Türkiye Cumhuriyeti Merkez Bankası, geçtiğimiz ayın sonunda piyasalarda sürpriz etkisi yaratan faiz indirim kararını açıkladı. Merkez Bankası Başkanı Murat Uysal’ın bu ünvanla ilk kez katıldığı Para Politikası Kurulu’nda, Merkez Bankası 2015'ten bu yana ilk kez politika faizinde indirime giderek politika faizini 425 baz puan düşürüp yüzde 19,75'e çekti.

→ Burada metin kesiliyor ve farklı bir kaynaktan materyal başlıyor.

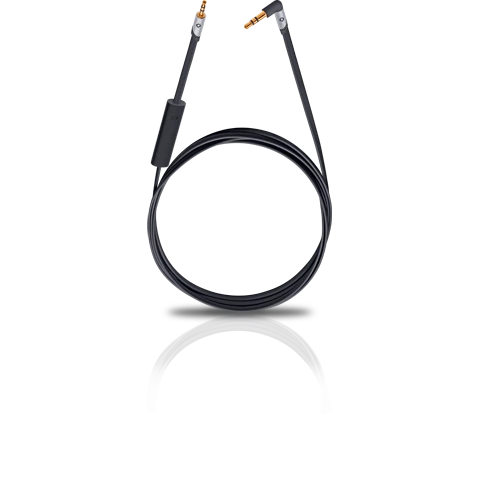 Oehlbach i-Jack 35 AN Oehlbach i-Jack 35 AN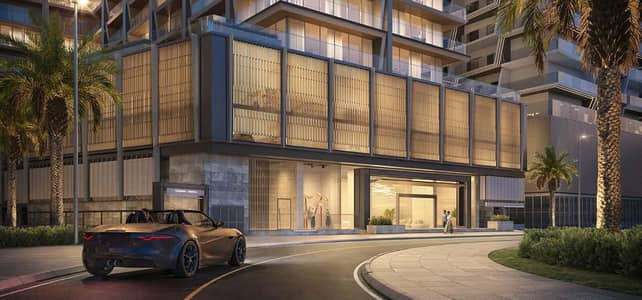 Studio for Sale in Al Jaddaf, Dubai - img112. jpg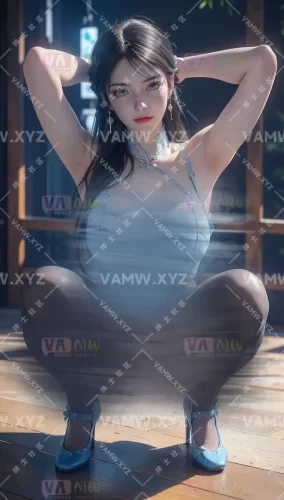 21192477525薰儿萧薰儿 性感HD19P萧薰儿 透明内衣HD45P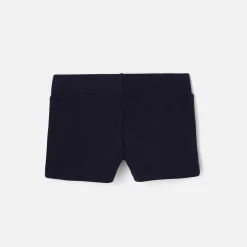 Jacadi Other Accessories|Swimwear|Boy swim trunk Jacadi Navy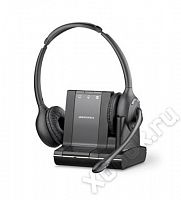 Plantronics PL-W720/A-APS11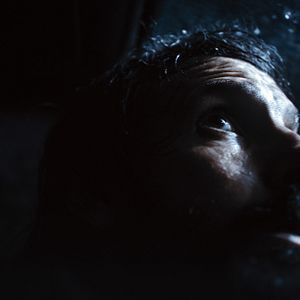 Bilder Into The Abyss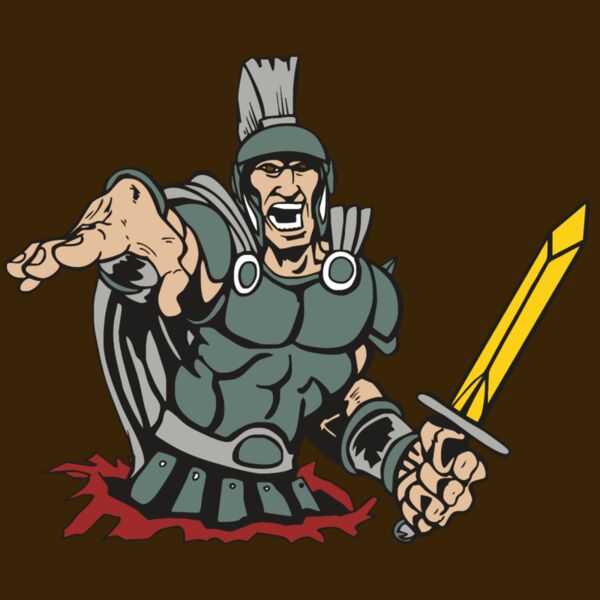 AR5 Trojan 22 RQC Thumbnail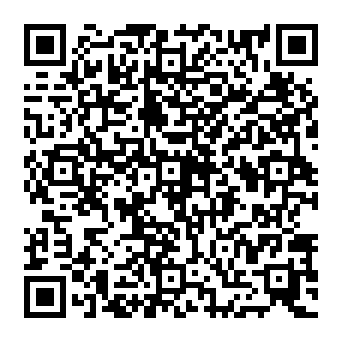 QR ca70e9d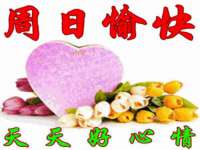 聊城众英金属材料有限公司
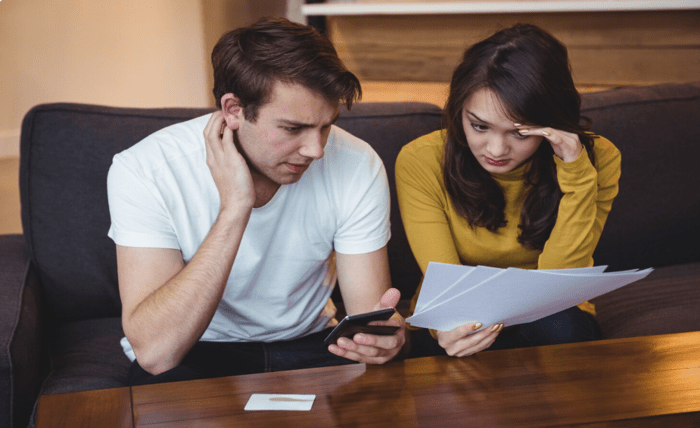 RRSP Withdrawals: Rules, Penalties, and Pitfalls Every Canadian Should Know Screenshot 5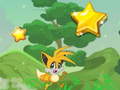 Peli Tails Dash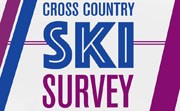 Edmontonians make a cross-country connection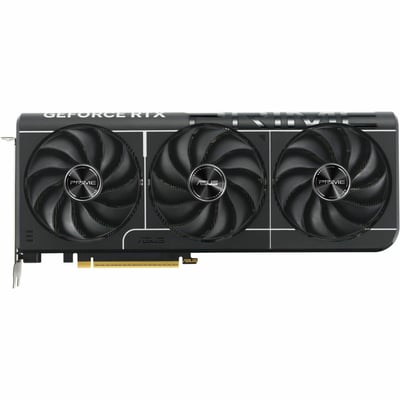 SFF-READY ASUS PRIME GEFORCE RTX 5070 TI OC EDITION 16GB GDDR7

Ardından Amerikan Merkez Bankası’nın da faizde indirim kararı alması piyasalara adeta bahar havası getirdi. Faizin ardından dolar kurunun da 5.50 seviyelerine gerilemesi uzun zamandır sıkıntı yaşayan sektörlerde az da olsa bir umut ışığının belirmesine neden oldu.
Bir de buna kamu bankalarının 180 ay vadede konut kredisi için faizi yüzde 0.99 seviyelerine çekmeleri, ardından bazı özel sektör bankalarının da faiz indirimine gitmesi umudu daha da artırdı. Tabii bu şartlarda iyimser tablonun sürüp sürmeyeceği, ani bir hareketle yine dövizin ve faizlerin yukarı yönlü hareket edip etmeyeceği herkesin içinde bir şüphe olarak duruyor. Ancak her şeye rağmen ülke adına umutlu olmamız gerektiği inancıyla başta faizlerin yükselmesinden en çok yarayı alan inşaat sektörü temsilcileri faizlerin düşmesi ile piyasaya bir hareketlilik geleceğini açıkladılar.
İnşaat sektörü sevindi
İzmir Emlak Komisyoncuları Odası Başkanı Mesut Güleroğlu başta olmak üzere İzmir Ticaret Odası Meclis Üyesi Niyazi Gültekin, İzmir’de önemli inşaat projelerine imza atan Ekmas’ın Yönetim Kurulu Başkanı Özgür Ekmekçioğlu, faizlerin düşmesinin sektörlerinde hareketlilik yaratacağını ifade ettiler. Yıllardır inşaat sektörü ile ayakta duran Türkiye ekonomisi için faizlerin düşmesi gerçekten olumlu etki yaratacak bir gelişme ancak, uzun vadede her alanda üretim ekonomisinin ayaklarını yerine oturtmamız gerekiyor.
Faizlerin düşmesinin ardından görüştüğüm organize sanayi bölgeleri başkanları da “Faizler düştü şimdi sanayiye yatırım zamanı” diyorlar. Ekonomide tabii faizlerin düşmesi tek başına yatırım kararlarının verilmesi için yeterli değil. Bunun yanında diğer ekonomik verilerin de iyileşmesi her şeyden önce yatırımcıların geleceğe her anlamda güvenle bakmaları çok önemli. Şu anda ne yazık ki tam anlamıyla bunlar sağlanmış değil. Ama bunlar başarılamayacak şeyler de değil.
Tek yol üretim ekonomisi
Bunun için tabii ki yıllardır söylenen eğitim ve hukuk başta olmak üzere yapısal reformların yapılması, hem teori hem de pratikte yerli ve milli üretim esasına uygun olarak ekonominin yeniden şekillendirilmesi gerekiyor. Medya Takip Merkezi’nin yaptığı aylık araştırmaya göre Temmuz ayında biz hala en çok dolar kurunu konuşuyorsak daha yapılması gerekenlerin çok uzağındayız demektir. Ülke kaynaklarının verimli kullanılması ve toplumsal faydanın en üst noktada oluşması için adımlar atmalıyız.
Altın çıkaracağız diye bize emanet edilmiş ormanlarımızı ortadan kaldırarak, yol, köprü, hidroelektrik santrali yapacağız diye doğayı hiçe sayarsak en sonunda doğa intikamını yaşadığımız çok örnek gibi bizden çok acı bir şekilde alacaktır. O nedenle faizlerin düşmesi kısa süreli mutluluk getirirken, bizim ülke olarak uzun vadeli mutluluklara ihtiyacımız var.
Bu da her alanda bilimin yol göstericiliğinde ve kısa vadeli hesaplarla değil, toplumum büyük bir bölümünün refahı ve mutluluğunu esas alacak uzun vadeli, ülke çıkarlarını önde tutan politikalarla gerçekleşebilir. Bu ülkenin vatandaşları olarak hepimizin arzusu bu. Uzun vadede bu politikaları geliştiren yöneticilerin ülke geleceğinde söz sahibi olması ise en büyük temennimiz.